(EXERCISE) Reproduce everything from the line that contains "How far does" down to the end of the data, leaving out the pictures.

(ROWS)

------------------------------

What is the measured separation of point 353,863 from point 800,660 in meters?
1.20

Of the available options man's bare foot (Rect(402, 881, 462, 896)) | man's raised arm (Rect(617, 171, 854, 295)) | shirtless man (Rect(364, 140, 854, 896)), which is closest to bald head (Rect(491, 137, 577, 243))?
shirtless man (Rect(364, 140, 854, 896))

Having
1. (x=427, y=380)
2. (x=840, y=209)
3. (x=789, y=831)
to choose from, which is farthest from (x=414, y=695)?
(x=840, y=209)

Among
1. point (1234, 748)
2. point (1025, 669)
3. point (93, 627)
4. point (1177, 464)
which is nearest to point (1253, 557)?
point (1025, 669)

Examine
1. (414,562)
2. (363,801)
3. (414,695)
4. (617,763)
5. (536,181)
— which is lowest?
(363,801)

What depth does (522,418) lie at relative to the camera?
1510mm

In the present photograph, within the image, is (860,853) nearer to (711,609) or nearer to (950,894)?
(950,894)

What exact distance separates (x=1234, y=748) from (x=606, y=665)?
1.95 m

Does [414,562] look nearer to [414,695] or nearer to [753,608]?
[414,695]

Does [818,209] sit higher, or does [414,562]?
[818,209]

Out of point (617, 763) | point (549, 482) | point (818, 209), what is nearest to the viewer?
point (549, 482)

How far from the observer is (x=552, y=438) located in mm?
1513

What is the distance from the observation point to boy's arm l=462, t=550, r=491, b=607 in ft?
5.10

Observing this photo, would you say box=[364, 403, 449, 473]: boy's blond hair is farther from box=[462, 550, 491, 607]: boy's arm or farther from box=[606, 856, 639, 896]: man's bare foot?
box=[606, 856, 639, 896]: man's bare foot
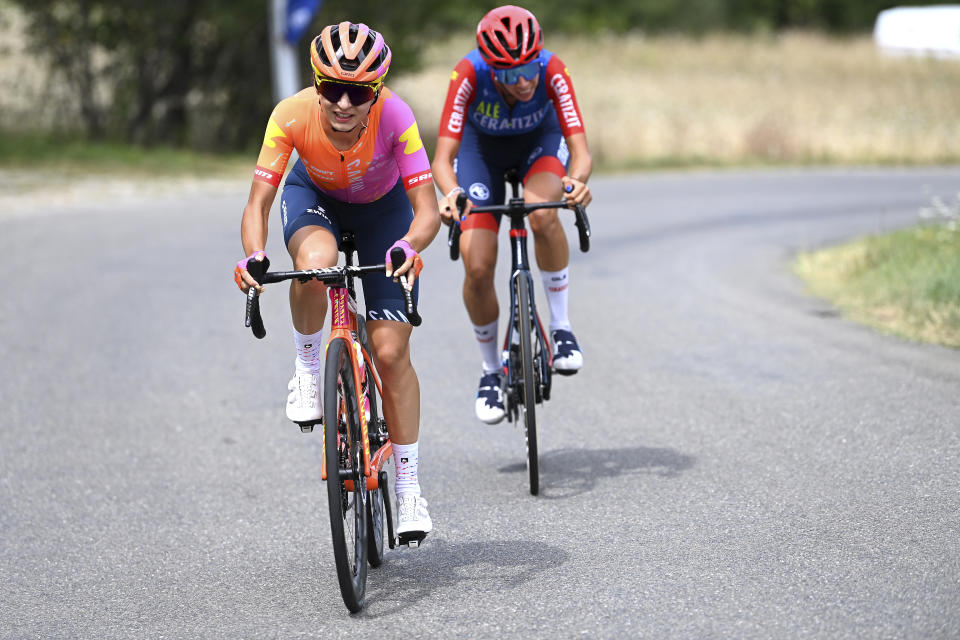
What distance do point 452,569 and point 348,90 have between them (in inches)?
73.5

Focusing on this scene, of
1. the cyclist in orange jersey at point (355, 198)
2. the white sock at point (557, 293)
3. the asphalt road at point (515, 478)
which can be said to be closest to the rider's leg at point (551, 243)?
the white sock at point (557, 293)

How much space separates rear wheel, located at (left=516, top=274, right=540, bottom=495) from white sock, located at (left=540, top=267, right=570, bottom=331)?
0.89ft

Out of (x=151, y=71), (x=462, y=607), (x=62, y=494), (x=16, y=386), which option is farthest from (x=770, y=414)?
(x=151, y=71)

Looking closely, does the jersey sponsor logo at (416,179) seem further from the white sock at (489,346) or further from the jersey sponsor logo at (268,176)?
the white sock at (489,346)

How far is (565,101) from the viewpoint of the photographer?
6520mm

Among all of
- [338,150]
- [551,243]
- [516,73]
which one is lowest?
[551,243]

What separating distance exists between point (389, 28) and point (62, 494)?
20.5m

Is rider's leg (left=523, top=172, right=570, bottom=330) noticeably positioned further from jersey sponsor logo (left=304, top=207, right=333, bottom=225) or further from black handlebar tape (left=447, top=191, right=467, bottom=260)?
jersey sponsor logo (left=304, top=207, right=333, bottom=225)

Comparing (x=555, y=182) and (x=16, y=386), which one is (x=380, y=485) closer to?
(x=555, y=182)

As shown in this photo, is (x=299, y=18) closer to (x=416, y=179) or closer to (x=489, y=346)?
(x=489, y=346)

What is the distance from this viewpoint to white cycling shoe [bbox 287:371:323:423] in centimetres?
512

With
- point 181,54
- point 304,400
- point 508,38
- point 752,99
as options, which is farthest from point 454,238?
point 752,99

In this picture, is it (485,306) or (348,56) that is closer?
(348,56)

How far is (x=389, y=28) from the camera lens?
84.3ft
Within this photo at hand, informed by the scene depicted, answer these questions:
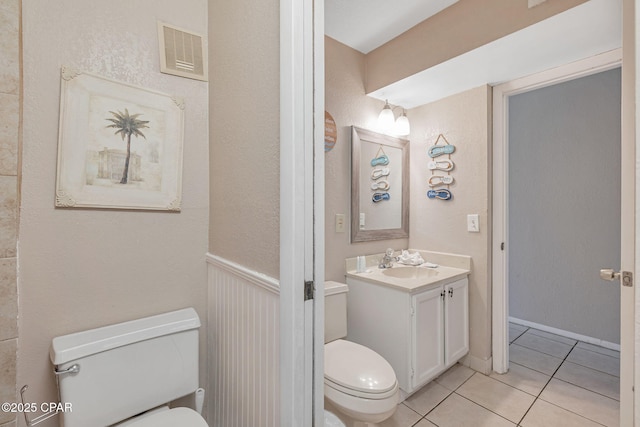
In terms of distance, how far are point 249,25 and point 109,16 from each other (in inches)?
25.2

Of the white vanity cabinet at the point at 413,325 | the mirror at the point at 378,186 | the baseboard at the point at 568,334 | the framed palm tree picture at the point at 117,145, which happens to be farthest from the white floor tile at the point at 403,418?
the baseboard at the point at 568,334

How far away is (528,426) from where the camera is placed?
61.6 inches

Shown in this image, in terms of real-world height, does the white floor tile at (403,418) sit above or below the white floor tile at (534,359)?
below

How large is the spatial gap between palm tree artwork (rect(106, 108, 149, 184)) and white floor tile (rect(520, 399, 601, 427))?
2.48 metres

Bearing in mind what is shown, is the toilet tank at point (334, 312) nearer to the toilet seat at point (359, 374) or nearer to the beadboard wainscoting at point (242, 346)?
the toilet seat at point (359, 374)

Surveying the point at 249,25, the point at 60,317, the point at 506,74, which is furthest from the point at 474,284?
the point at 60,317

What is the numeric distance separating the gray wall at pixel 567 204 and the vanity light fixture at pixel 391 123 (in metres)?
1.44

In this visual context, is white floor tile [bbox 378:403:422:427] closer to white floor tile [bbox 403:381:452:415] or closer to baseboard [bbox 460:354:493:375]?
white floor tile [bbox 403:381:452:415]

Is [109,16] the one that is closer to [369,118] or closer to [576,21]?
[369,118]

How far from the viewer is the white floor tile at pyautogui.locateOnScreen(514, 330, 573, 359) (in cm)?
237

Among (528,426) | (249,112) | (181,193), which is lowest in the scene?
(528,426)

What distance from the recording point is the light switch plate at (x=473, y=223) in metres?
2.12

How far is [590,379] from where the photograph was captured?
196 centimetres

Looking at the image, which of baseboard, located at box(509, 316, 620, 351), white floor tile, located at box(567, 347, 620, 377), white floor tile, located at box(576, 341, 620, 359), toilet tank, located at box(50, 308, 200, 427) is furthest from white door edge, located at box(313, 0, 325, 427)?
baseboard, located at box(509, 316, 620, 351)
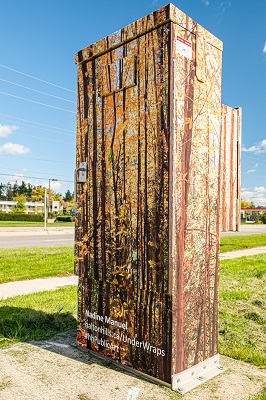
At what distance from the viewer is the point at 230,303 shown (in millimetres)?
5031

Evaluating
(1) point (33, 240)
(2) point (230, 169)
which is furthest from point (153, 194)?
(1) point (33, 240)

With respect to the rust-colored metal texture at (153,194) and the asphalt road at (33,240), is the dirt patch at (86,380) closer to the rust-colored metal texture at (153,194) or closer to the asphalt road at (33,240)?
the rust-colored metal texture at (153,194)

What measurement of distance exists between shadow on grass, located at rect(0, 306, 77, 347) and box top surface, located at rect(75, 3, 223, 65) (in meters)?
2.54

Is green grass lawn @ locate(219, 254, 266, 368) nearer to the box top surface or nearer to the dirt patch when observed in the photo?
the dirt patch

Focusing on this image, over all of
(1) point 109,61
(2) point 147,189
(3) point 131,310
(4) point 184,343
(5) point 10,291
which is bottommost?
(5) point 10,291

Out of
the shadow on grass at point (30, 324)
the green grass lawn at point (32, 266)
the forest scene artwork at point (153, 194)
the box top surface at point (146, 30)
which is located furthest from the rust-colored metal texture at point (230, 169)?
the green grass lawn at point (32, 266)

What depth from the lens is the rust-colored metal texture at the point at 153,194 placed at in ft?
7.71

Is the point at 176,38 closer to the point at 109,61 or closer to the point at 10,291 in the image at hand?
the point at 109,61

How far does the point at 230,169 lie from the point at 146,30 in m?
1.29

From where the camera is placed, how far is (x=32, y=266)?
8469 millimetres

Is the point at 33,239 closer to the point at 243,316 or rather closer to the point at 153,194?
the point at 243,316

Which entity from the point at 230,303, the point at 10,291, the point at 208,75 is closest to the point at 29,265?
the point at 10,291

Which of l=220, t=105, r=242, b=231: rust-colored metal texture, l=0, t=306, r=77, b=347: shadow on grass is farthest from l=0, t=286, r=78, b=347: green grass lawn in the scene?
l=220, t=105, r=242, b=231: rust-colored metal texture

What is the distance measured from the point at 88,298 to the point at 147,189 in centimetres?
112
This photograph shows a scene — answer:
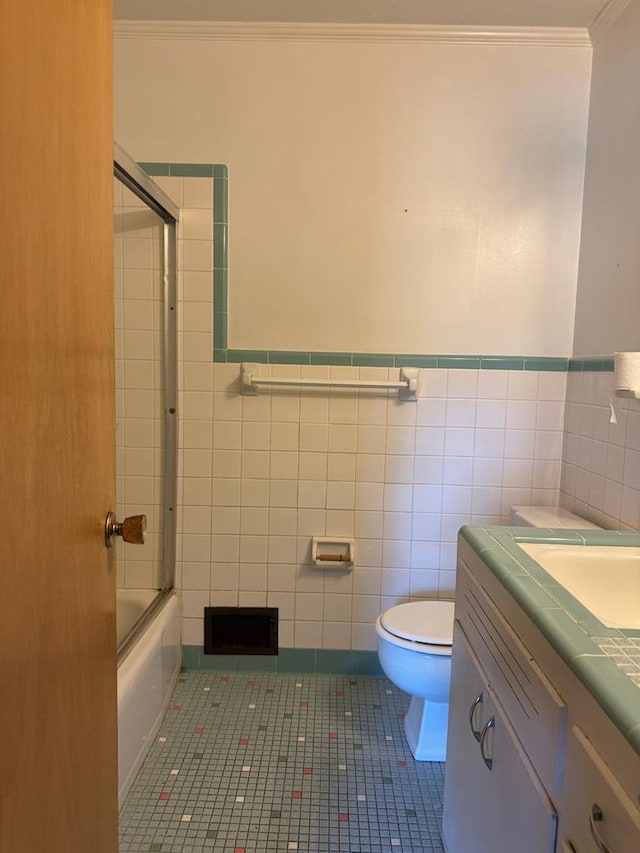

------------------------------

(TASK RESPONSE)
How far does the point at 230,169 lie from the point at 146,30 in m?
1.29

From where the camera is placed, how far is (x=32, y=266)?
8469 millimetres

Is the point at 33,239 closer to the point at 243,316 or rather closer to the point at 153,194?
the point at 243,316

Which entity from the point at 230,303, the point at 10,291, the point at 208,75 is closest to the point at 29,265?
the point at 10,291

Which of l=220, t=105, r=242, b=231: rust-colored metal texture, l=0, t=306, r=77, b=347: shadow on grass is farthest from l=0, t=286, r=78, b=347: green grass lawn in the scene?
l=220, t=105, r=242, b=231: rust-colored metal texture

What is the distance measured from the point at 88,298 to the point at 147,189 in centimetres?
112
This photograph shows a scene — answer:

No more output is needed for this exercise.